Monday 11 December 2023

Abusos. O artigo da JN e a falta que faz a centralização de dados

Foi hoje publicado um artigo do Jornal de Notícias sobre o número de padres provisoriamente afastados devido às listas da Comissão Independente, e os que já foram reintegrados. O artigo está aqui, mas é só para assinantes.

Infelizmente, também esta mais recente tentativa de sistematizar os dados sobre este assunto tem vários erros. Já lá irei, mas antes quero dizer que é exactamente por isto que faz falta um ponto onde se possam encontrar estes dados centralizados e tratados. Esse ponto pode, e deve, ser a Coordenação das Comissões Diocesanas, mas recordo que da última vez que esse organismo produziu uma sistematização de dados estava também cheio de erros, como expliquei aqui.

No fundo isto é bastante simples: enquanto as dioceses continuarem a pensar que estes assuntos devem ser tratados unicamente a nível local, vamos ter este problema. Cada diocese trata os dados à sua maneira; uns comunicam, outros não e quando são pedidos números, mesmo pela Coordenação das Comissões Diocesanas, algumas enviam números errados.

LISTA DE TAREFAS >>
a) Resuma em duas frases o texto sobre o artigo do Jornal de Notícias.
b) Responda a estas perguntas sobre o texto sobre o artigo do Jornal de Notícias:
(i) A quem está acessível o artigo?
(ii) Que organismo pode e deve ser o ponto onde os dados se encontram centralizados?
(iii) O que fazem algumas dioceses quando lhes são pedidos números?
c) Continue, por favor, o texto sobre o artigo do Jornal de Notícias a partir da última frase.

EXCERTOS DOS REGISTOS >>

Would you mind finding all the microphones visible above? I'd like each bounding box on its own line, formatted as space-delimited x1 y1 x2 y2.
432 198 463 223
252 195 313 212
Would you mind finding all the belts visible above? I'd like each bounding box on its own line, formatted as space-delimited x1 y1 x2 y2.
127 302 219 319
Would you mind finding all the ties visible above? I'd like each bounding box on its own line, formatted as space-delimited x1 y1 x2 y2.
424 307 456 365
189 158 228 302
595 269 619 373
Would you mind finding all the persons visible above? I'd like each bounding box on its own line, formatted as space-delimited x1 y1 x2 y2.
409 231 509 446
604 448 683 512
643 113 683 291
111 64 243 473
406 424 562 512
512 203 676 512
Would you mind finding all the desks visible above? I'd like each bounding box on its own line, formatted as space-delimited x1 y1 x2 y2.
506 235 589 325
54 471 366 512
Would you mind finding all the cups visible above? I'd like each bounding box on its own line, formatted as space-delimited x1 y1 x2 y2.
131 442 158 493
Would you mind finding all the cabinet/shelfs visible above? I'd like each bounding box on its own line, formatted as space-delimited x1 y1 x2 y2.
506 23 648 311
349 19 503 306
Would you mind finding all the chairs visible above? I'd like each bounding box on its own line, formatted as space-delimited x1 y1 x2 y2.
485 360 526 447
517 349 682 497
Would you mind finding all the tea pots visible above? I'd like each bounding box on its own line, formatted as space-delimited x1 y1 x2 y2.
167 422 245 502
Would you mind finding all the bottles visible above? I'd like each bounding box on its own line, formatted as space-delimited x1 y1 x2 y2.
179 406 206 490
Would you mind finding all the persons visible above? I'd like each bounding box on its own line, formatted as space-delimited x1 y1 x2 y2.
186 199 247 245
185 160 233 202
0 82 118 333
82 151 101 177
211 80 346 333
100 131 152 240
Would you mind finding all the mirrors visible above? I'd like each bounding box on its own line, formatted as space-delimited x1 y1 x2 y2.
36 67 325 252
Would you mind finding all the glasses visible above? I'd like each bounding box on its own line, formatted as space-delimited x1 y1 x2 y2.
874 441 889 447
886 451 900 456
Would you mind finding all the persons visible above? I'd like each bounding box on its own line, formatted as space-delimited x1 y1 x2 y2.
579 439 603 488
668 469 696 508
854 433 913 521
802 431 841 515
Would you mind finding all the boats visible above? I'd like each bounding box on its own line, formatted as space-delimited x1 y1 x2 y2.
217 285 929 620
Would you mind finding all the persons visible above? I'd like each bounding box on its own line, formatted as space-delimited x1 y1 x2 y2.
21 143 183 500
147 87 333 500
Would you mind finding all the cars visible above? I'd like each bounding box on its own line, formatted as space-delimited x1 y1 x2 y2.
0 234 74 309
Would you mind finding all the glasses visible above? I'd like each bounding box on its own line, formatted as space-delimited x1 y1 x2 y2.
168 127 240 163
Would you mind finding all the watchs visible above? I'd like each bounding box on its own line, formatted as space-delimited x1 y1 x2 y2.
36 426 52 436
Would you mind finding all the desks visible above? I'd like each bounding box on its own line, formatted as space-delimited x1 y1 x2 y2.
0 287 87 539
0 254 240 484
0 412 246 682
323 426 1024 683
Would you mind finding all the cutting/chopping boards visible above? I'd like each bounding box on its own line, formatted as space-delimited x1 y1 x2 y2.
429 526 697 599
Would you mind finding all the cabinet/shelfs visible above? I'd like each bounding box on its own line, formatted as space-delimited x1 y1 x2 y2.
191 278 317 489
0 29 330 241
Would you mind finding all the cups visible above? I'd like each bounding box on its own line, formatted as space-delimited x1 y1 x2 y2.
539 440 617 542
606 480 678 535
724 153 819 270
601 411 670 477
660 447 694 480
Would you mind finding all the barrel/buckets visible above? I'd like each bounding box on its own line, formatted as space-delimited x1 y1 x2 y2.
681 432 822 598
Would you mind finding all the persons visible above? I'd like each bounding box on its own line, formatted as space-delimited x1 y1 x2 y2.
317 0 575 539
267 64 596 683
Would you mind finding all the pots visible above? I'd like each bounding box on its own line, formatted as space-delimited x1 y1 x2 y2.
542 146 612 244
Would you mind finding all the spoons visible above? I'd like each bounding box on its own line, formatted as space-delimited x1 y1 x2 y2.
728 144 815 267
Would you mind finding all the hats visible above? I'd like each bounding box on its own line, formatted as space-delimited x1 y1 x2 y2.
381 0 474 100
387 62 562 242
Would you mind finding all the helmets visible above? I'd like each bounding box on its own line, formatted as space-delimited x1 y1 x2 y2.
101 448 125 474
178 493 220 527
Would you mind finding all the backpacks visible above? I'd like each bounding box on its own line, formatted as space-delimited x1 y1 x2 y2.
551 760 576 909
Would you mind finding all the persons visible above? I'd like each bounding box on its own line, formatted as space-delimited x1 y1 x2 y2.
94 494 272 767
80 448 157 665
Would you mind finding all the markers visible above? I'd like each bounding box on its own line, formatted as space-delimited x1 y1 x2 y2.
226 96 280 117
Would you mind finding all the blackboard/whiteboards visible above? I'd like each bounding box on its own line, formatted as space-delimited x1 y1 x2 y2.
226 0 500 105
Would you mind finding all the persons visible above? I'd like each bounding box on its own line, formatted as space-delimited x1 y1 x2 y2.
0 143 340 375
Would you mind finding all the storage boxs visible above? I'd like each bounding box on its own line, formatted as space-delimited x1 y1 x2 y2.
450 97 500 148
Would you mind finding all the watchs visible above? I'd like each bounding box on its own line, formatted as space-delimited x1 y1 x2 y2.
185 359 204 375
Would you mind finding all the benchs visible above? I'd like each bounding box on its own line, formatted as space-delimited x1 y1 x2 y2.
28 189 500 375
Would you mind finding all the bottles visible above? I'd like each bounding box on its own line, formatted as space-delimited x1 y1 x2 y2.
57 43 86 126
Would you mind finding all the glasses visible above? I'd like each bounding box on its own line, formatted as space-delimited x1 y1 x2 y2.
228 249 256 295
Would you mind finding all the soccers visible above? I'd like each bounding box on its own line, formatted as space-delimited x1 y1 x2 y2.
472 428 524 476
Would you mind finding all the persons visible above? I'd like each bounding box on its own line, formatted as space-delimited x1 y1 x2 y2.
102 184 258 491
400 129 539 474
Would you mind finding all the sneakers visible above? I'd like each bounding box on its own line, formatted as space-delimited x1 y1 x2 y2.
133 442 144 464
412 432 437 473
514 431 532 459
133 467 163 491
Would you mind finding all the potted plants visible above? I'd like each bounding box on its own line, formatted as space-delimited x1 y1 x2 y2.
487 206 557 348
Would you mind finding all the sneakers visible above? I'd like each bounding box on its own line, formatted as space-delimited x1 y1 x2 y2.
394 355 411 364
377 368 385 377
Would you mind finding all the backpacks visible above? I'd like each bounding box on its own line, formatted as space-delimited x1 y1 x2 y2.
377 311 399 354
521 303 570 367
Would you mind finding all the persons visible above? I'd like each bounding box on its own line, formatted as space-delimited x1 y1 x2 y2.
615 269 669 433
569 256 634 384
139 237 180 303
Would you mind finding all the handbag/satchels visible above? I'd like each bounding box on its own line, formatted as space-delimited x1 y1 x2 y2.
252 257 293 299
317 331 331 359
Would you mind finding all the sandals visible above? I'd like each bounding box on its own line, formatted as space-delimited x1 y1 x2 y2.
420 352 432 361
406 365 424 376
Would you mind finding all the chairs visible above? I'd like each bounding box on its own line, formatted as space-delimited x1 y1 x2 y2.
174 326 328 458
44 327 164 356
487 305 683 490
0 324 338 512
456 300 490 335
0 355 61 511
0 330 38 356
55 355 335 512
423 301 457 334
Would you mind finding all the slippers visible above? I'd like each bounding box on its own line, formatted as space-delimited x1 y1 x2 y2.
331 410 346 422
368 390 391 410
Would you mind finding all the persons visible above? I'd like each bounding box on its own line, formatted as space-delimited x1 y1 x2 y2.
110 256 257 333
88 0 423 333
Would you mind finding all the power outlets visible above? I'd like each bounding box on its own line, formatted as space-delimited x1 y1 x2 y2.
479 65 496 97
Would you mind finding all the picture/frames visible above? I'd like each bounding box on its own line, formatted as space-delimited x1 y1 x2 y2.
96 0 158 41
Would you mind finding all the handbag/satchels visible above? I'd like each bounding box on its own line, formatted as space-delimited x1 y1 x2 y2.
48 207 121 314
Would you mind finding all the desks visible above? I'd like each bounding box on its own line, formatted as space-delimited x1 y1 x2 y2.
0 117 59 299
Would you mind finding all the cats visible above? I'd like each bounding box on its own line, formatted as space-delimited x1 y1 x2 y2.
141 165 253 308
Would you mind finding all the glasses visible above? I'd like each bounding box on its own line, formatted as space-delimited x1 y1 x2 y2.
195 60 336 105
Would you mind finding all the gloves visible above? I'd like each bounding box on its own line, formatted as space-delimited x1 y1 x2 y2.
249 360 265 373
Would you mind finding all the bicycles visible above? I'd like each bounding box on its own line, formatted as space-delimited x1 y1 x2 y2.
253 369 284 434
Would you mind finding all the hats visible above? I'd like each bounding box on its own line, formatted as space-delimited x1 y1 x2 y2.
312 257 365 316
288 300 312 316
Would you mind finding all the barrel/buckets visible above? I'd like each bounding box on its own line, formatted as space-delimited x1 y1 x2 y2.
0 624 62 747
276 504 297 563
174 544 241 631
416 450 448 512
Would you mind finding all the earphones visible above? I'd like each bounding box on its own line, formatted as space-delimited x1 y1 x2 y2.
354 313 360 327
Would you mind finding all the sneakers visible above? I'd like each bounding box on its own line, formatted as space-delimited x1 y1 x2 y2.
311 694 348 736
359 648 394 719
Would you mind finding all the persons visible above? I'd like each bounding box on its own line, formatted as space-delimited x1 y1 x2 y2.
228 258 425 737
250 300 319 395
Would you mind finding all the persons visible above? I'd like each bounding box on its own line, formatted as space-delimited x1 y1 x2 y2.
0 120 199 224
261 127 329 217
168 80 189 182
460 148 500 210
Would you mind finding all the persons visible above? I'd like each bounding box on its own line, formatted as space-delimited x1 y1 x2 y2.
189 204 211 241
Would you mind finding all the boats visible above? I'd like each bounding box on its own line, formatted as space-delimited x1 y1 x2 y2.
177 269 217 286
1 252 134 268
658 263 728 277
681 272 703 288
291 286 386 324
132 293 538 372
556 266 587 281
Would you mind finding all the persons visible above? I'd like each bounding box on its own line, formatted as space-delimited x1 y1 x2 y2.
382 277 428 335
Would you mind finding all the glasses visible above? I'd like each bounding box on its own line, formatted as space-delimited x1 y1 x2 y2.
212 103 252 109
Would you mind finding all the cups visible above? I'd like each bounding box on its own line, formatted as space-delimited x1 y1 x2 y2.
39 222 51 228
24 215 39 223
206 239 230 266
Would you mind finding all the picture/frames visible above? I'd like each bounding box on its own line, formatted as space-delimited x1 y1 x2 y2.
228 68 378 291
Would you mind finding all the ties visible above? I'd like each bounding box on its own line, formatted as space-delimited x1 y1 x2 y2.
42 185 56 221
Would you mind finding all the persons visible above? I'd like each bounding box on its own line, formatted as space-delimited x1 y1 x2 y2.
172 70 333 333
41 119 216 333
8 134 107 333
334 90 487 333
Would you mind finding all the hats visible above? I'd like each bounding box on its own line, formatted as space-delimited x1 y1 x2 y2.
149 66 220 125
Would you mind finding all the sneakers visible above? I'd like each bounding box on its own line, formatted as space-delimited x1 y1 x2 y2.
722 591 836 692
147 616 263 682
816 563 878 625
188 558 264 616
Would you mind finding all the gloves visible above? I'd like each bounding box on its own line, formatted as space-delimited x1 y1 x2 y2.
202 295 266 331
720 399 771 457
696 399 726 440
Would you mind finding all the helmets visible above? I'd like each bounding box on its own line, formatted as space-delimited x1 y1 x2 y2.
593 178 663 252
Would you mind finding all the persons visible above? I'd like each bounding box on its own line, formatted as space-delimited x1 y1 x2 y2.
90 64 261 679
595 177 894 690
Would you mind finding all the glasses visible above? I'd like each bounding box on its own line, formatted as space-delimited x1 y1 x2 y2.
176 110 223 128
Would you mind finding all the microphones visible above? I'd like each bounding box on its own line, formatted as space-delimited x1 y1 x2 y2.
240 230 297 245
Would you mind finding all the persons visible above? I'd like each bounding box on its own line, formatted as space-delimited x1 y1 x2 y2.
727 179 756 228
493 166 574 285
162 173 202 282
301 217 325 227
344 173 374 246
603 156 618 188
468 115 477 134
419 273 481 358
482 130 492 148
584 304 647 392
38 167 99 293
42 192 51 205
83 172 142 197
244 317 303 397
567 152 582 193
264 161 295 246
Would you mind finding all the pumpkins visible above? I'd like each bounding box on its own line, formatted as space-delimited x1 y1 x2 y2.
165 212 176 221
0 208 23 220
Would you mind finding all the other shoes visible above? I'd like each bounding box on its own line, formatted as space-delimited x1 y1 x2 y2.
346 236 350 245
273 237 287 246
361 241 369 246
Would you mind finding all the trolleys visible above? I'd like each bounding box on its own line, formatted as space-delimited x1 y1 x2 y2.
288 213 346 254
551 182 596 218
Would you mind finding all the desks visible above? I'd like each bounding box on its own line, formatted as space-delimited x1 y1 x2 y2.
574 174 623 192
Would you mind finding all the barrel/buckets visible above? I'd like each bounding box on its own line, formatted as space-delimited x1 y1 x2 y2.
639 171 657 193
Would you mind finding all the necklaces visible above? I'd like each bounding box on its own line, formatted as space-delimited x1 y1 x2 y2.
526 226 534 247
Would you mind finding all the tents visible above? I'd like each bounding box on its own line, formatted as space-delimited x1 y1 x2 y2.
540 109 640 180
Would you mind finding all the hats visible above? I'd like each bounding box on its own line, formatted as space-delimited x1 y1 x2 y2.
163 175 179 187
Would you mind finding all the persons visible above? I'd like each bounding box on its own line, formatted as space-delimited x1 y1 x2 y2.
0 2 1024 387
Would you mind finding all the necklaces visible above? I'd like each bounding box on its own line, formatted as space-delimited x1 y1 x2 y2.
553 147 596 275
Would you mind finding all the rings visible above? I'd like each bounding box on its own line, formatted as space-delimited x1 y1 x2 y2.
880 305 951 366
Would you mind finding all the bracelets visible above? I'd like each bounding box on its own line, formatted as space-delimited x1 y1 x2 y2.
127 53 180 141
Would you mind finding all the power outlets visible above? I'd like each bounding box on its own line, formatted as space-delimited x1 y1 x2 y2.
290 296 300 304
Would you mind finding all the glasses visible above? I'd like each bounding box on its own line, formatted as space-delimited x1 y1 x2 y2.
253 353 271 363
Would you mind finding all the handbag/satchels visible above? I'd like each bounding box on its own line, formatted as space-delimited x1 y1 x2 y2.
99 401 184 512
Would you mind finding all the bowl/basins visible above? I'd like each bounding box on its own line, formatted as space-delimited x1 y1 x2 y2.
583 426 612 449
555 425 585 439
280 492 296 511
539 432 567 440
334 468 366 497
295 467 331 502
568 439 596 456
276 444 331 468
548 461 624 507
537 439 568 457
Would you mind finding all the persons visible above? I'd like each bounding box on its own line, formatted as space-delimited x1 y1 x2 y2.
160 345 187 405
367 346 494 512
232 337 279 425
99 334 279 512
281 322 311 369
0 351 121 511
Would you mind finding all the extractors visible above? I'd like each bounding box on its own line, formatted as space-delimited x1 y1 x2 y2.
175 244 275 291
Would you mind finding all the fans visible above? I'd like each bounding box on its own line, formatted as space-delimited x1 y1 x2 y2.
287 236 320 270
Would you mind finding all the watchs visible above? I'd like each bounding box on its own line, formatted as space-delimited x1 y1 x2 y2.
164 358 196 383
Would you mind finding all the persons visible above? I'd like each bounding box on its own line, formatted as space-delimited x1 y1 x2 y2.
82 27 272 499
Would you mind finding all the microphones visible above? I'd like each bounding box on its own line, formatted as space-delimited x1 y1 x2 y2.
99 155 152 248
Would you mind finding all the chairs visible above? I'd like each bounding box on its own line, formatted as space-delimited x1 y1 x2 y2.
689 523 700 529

RESPOSTAS AOS EXERCÍCIOS >>
a) Um artigo do Jornal de Notícias sobre os padres provisoriamente afastados devido às listas da Comissão Independente, e sobre os já reintegrados, tem vários erros, o que mostra que falta um ponto onde estes dados estejam centralizados e tratados, papel que pode e deve caber à Coordenação das Comissões Diocesanas. O problema vai continuar enquanto as dioceses pensarem que estes assuntos devem ser tratados unicamente a nível local, porque cada uma trata os dados à sua maneira e algumas enviam números errados.

b)
(i) Só aos assinantes.
(ii) A Coordenação das Comissões Diocesanas.
(iii) Enviam números errados.

c)
A consequência é que os números errados entram no circuito, voltam a aparecer nas pesquisas, são reciclados por jornalistas sem tempo/paciência/capacidade para os verificar melhor e cria-se um ruído que é o oposto daquilo de que precisamos, num assunto que pede transparência.

Às dioceses, volto a pedir que levem a transparência a sério. Não é preciso publicar dados pessoais ou nomes, mas tenham, em local acessível, a informação essencial: Quantos processos têm a decorrer; Quantos padres estão envolvidos; Quais as medidas que foram aplicadas; Quais as sentenças dos processos canónicos; Quais as sanções para os que foram condenados. Quando houver uma novidade, como o arquivamento de um caso, façam um comunicado. Este não serve apenas para divulgar os factos, mas deixa também um registo para consulta futura. A ideia com que se fica é que o cuidado todo com a transparência na altura do relatório e das listas foi só para inglês ver, quando estava tudo de olhos voltados para a Igreja, e que agora tenta-se fazer tudo pela calada. Não caiam nesse erro.

Olhando para este artigo em particular, a dada altura a jornalista diz que de Lisboa, Porto, Braga e Guarda só o Porto é que respondeu às perguntas feitas pelo jornal. Como é que isto é possível? Eu sou jornalista e sei bem que muitas vezes as perguntas são feitas “para ontem” e que isso pode ser difícil. Não sei como foi neste caso em particular, mas não se pode aceitar que apenas uma em quatro dioceses tenha respondido em tempo útil a um pedido de imprensa sobre um tema desta importância.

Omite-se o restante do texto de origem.